According to the manual for the X9DRH-7F board, it has 2 distinct fan zones (FAN1-6 and FANA/B). It doesn't matter what Supermicro calls the fan zones. In this board's case they call them "CPU/System" and "Slot I/O" but that is irrelevant for our purposes. They are all 4-pin PWM fan headers. The question is, are they addressable from the BMC via manual fan control?
This board has the Nuvoton WPCM450R BMC controller. You may find this to be a marginally useful resource on that chipset: Nuvoton WPCM450R IPMI Chip with ATEN-Software - Thomas-Krenn-Wiki
The Thomas Krenn article does not refer to your board specifically, but that page will set your expectations on what you likely can or cannot do with IPMI on that board.
There's no way to know for sure if you'll be able to manually control the fans on your board or not until you try poking around with direct commands using IPMI from a command line terminal. More on that below. If that isn't an option for you, I would suggest you investigate swapping out your fans. There are a few posts on this forum from folks who have done it. I have personally experimented with a 4U Supermicro chassis and had some success with substituting Noctua fans for the front mounted jet engine fans in that particular case. However, it's not all gravy. There are some downsides to this approach, including the fact you may need to run after-market quiet fans at full speed all the time, and they may not provide sufficient cooling, depending on your use case.
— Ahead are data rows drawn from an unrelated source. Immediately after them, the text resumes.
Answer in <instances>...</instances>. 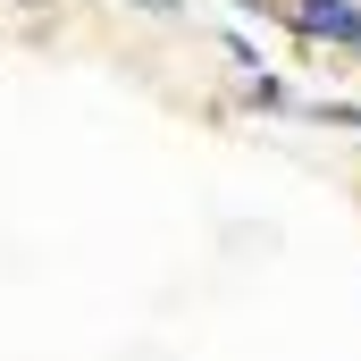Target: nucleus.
<instances>
[{
    "mask_svg": "<svg viewBox=\"0 0 361 361\" xmlns=\"http://www.w3.org/2000/svg\"><path fill=\"white\" fill-rule=\"evenodd\" d=\"M135 8H152V17H177V0H135Z\"/></svg>",
    "mask_w": 361,
    "mask_h": 361,
    "instance_id": "obj_2",
    "label": "nucleus"
},
{
    "mask_svg": "<svg viewBox=\"0 0 361 361\" xmlns=\"http://www.w3.org/2000/svg\"><path fill=\"white\" fill-rule=\"evenodd\" d=\"M286 25L302 42H336V51H361V0H294Z\"/></svg>",
    "mask_w": 361,
    "mask_h": 361,
    "instance_id": "obj_1",
    "label": "nucleus"
}]
</instances>
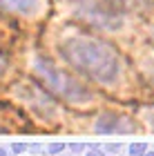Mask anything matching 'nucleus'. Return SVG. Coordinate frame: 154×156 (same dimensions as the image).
<instances>
[{
  "mask_svg": "<svg viewBox=\"0 0 154 156\" xmlns=\"http://www.w3.org/2000/svg\"><path fill=\"white\" fill-rule=\"evenodd\" d=\"M69 147H72L74 152H81V150H83V145H78V143H74V145H69Z\"/></svg>",
  "mask_w": 154,
  "mask_h": 156,
  "instance_id": "obj_8",
  "label": "nucleus"
},
{
  "mask_svg": "<svg viewBox=\"0 0 154 156\" xmlns=\"http://www.w3.org/2000/svg\"><path fill=\"white\" fill-rule=\"evenodd\" d=\"M60 54L74 69L103 85H112L118 78V56L107 42L96 38H69L63 42Z\"/></svg>",
  "mask_w": 154,
  "mask_h": 156,
  "instance_id": "obj_1",
  "label": "nucleus"
},
{
  "mask_svg": "<svg viewBox=\"0 0 154 156\" xmlns=\"http://www.w3.org/2000/svg\"><path fill=\"white\" fill-rule=\"evenodd\" d=\"M27 150V145H23V143H16L13 145V152H25Z\"/></svg>",
  "mask_w": 154,
  "mask_h": 156,
  "instance_id": "obj_6",
  "label": "nucleus"
},
{
  "mask_svg": "<svg viewBox=\"0 0 154 156\" xmlns=\"http://www.w3.org/2000/svg\"><path fill=\"white\" fill-rule=\"evenodd\" d=\"M145 152H148L145 143H132L130 145V156H145Z\"/></svg>",
  "mask_w": 154,
  "mask_h": 156,
  "instance_id": "obj_4",
  "label": "nucleus"
},
{
  "mask_svg": "<svg viewBox=\"0 0 154 156\" xmlns=\"http://www.w3.org/2000/svg\"><path fill=\"white\" fill-rule=\"evenodd\" d=\"M43 76L47 78V83L52 85V87L58 91V94H63V96H72V89H78V85H74V80H69V78L65 76V74H58V72H52V69H47V74L43 72Z\"/></svg>",
  "mask_w": 154,
  "mask_h": 156,
  "instance_id": "obj_3",
  "label": "nucleus"
},
{
  "mask_svg": "<svg viewBox=\"0 0 154 156\" xmlns=\"http://www.w3.org/2000/svg\"><path fill=\"white\" fill-rule=\"evenodd\" d=\"M63 147H65L63 143H54V145L47 147V150H49V154H56V152H63Z\"/></svg>",
  "mask_w": 154,
  "mask_h": 156,
  "instance_id": "obj_5",
  "label": "nucleus"
},
{
  "mask_svg": "<svg viewBox=\"0 0 154 156\" xmlns=\"http://www.w3.org/2000/svg\"><path fill=\"white\" fill-rule=\"evenodd\" d=\"M0 156H7V150H2V147H0Z\"/></svg>",
  "mask_w": 154,
  "mask_h": 156,
  "instance_id": "obj_9",
  "label": "nucleus"
},
{
  "mask_svg": "<svg viewBox=\"0 0 154 156\" xmlns=\"http://www.w3.org/2000/svg\"><path fill=\"white\" fill-rule=\"evenodd\" d=\"M145 156H154V152H145Z\"/></svg>",
  "mask_w": 154,
  "mask_h": 156,
  "instance_id": "obj_10",
  "label": "nucleus"
},
{
  "mask_svg": "<svg viewBox=\"0 0 154 156\" xmlns=\"http://www.w3.org/2000/svg\"><path fill=\"white\" fill-rule=\"evenodd\" d=\"M0 9L20 13V16H36L40 9L38 0H0Z\"/></svg>",
  "mask_w": 154,
  "mask_h": 156,
  "instance_id": "obj_2",
  "label": "nucleus"
},
{
  "mask_svg": "<svg viewBox=\"0 0 154 156\" xmlns=\"http://www.w3.org/2000/svg\"><path fill=\"white\" fill-rule=\"evenodd\" d=\"M85 156H105L101 150H92V152H89V154H85Z\"/></svg>",
  "mask_w": 154,
  "mask_h": 156,
  "instance_id": "obj_7",
  "label": "nucleus"
}]
</instances>
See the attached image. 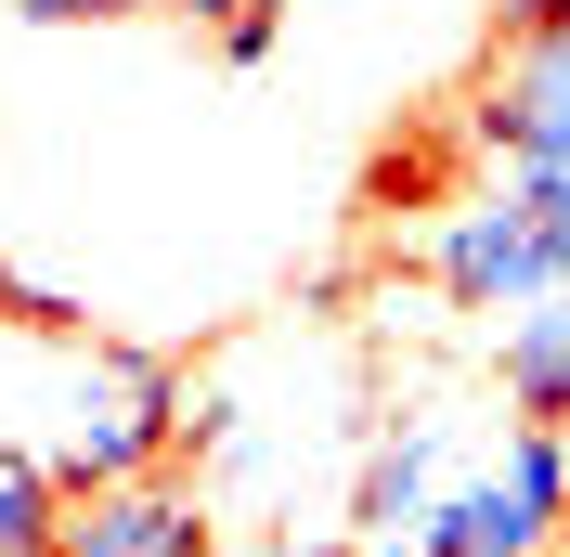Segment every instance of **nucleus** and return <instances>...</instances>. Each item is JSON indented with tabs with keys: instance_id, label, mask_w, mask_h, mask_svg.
<instances>
[{
	"instance_id": "8",
	"label": "nucleus",
	"mask_w": 570,
	"mask_h": 557,
	"mask_svg": "<svg viewBox=\"0 0 570 557\" xmlns=\"http://www.w3.org/2000/svg\"><path fill=\"white\" fill-rule=\"evenodd\" d=\"M66 506L78 492L39 467L27 441H0V557H52V531H66Z\"/></svg>"
},
{
	"instance_id": "9",
	"label": "nucleus",
	"mask_w": 570,
	"mask_h": 557,
	"mask_svg": "<svg viewBox=\"0 0 570 557\" xmlns=\"http://www.w3.org/2000/svg\"><path fill=\"white\" fill-rule=\"evenodd\" d=\"M169 13H181V27H208L234 66H259V52L285 39V0H169Z\"/></svg>"
},
{
	"instance_id": "5",
	"label": "nucleus",
	"mask_w": 570,
	"mask_h": 557,
	"mask_svg": "<svg viewBox=\"0 0 570 557\" xmlns=\"http://www.w3.org/2000/svg\"><path fill=\"white\" fill-rule=\"evenodd\" d=\"M454 467H466L454 416H390V428H376V453H363V480H351V545H363V557H402V545H415V519L454 492Z\"/></svg>"
},
{
	"instance_id": "3",
	"label": "nucleus",
	"mask_w": 570,
	"mask_h": 557,
	"mask_svg": "<svg viewBox=\"0 0 570 557\" xmlns=\"http://www.w3.org/2000/svg\"><path fill=\"white\" fill-rule=\"evenodd\" d=\"M402 557H570V428L505 416L454 467V492L415 519Z\"/></svg>"
},
{
	"instance_id": "12",
	"label": "nucleus",
	"mask_w": 570,
	"mask_h": 557,
	"mask_svg": "<svg viewBox=\"0 0 570 557\" xmlns=\"http://www.w3.org/2000/svg\"><path fill=\"white\" fill-rule=\"evenodd\" d=\"M558 39H570V27H558Z\"/></svg>"
},
{
	"instance_id": "11",
	"label": "nucleus",
	"mask_w": 570,
	"mask_h": 557,
	"mask_svg": "<svg viewBox=\"0 0 570 557\" xmlns=\"http://www.w3.org/2000/svg\"><path fill=\"white\" fill-rule=\"evenodd\" d=\"M220 557H337V545H298V531H259V545H220ZM363 557V545H351Z\"/></svg>"
},
{
	"instance_id": "1",
	"label": "nucleus",
	"mask_w": 570,
	"mask_h": 557,
	"mask_svg": "<svg viewBox=\"0 0 570 557\" xmlns=\"http://www.w3.org/2000/svg\"><path fill=\"white\" fill-rule=\"evenodd\" d=\"M0 441H27L66 492L156 480L195 441V377L91 324H0Z\"/></svg>"
},
{
	"instance_id": "6",
	"label": "nucleus",
	"mask_w": 570,
	"mask_h": 557,
	"mask_svg": "<svg viewBox=\"0 0 570 557\" xmlns=\"http://www.w3.org/2000/svg\"><path fill=\"white\" fill-rule=\"evenodd\" d=\"M52 557H220V519L156 467V480H117V492H78Z\"/></svg>"
},
{
	"instance_id": "7",
	"label": "nucleus",
	"mask_w": 570,
	"mask_h": 557,
	"mask_svg": "<svg viewBox=\"0 0 570 557\" xmlns=\"http://www.w3.org/2000/svg\"><path fill=\"white\" fill-rule=\"evenodd\" d=\"M493 389H505V416L570 428V285H544V299L493 312Z\"/></svg>"
},
{
	"instance_id": "4",
	"label": "nucleus",
	"mask_w": 570,
	"mask_h": 557,
	"mask_svg": "<svg viewBox=\"0 0 570 557\" xmlns=\"http://www.w3.org/2000/svg\"><path fill=\"white\" fill-rule=\"evenodd\" d=\"M454 143L480 169H570V39H505L454 105Z\"/></svg>"
},
{
	"instance_id": "2",
	"label": "nucleus",
	"mask_w": 570,
	"mask_h": 557,
	"mask_svg": "<svg viewBox=\"0 0 570 557\" xmlns=\"http://www.w3.org/2000/svg\"><path fill=\"white\" fill-rule=\"evenodd\" d=\"M415 273L480 324L544 299V285H570V169H480L454 208H428Z\"/></svg>"
},
{
	"instance_id": "10",
	"label": "nucleus",
	"mask_w": 570,
	"mask_h": 557,
	"mask_svg": "<svg viewBox=\"0 0 570 557\" xmlns=\"http://www.w3.org/2000/svg\"><path fill=\"white\" fill-rule=\"evenodd\" d=\"M13 13H39V27H91V13H169V0H13Z\"/></svg>"
}]
</instances>
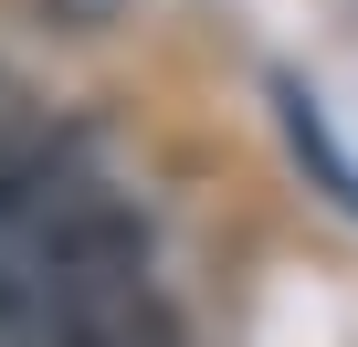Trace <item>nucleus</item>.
I'll return each instance as SVG.
<instances>
[{"mask_svg": "<svg viewBox=\"0 0 358 347\" xmlns=\"http://www.w3.org/2000/svg\"><path fill=\"white\" fill-rule=\"evenodd\" d=\"M85 168H95V158H85L74 137H53V126H11V116H0V253H11V242H22V232L85 179Z\"/></svg>", "mask_w": 358, "mask_h": 347, "instance_id": "nucleus-1", "label": "nucleus"}, {"mask_svg": "<svg viewBox=\"0 0 358 347\" xmlns=\"http://www.w3.org/2000/svg\"><path fill=\"white\" fill-rule=\"evenodd\" d=\"M285 126H295V147H306V158H316V168H327V179H337V200H348V211H358V168H348V158H337V137H327V105H316V95H306V84H285Z\"/></svg>", "mask_w": 358, "mask_h": 347, "instance_id": "nucleus-2", "label": "nucleus"}]
</instances>
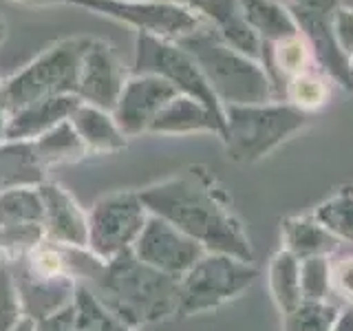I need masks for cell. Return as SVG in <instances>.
Listing matches in <instances>:
<instances>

Now, to probe whether or not you are able to manually control your fans. Supermicro X9 boards - when they allow manual fan control - only allow it at the fan Zone level, and not the individual fan level. My suggestion is to try setting your fan zones to 50% power, and listen and/or monitor your fan sensors to determine if the changes take hold or not.
You must first set the fan mode to FULL. It's an odd quirk of Supermicro.
Fan zone 0 should be the CPU/System fan zone for this board (FAN header IDs FAN1-FAN6), and fan zone 1 should be the other zone (FANA/FANB). However, in order to prevent potentially damaging your CPU and/or triggering the fan too-low thresholds in the BMC, I would recommend you start by trying to force the fans to 50% speed and see if you can detect a change or not. You will know whether it works or not, because since the first step is to place the fans in FULL mode, they will be at 100% power and stay there if the commands to control them are unsuccessful, so you'll know if it's going to work or not right away.
- Set IPMI fan mode to FULL: raw 0x30 0x45 0x01 0x01
- Set fan zone 0 to duty cycle 7F (50%): raw 0x32 0x91 0x00 0x7f
- Set fan zone 1 to duty cycle 7F (50%): raw 0x32 0x91 0x01 0x7f
Hopefully, all this info is helpful!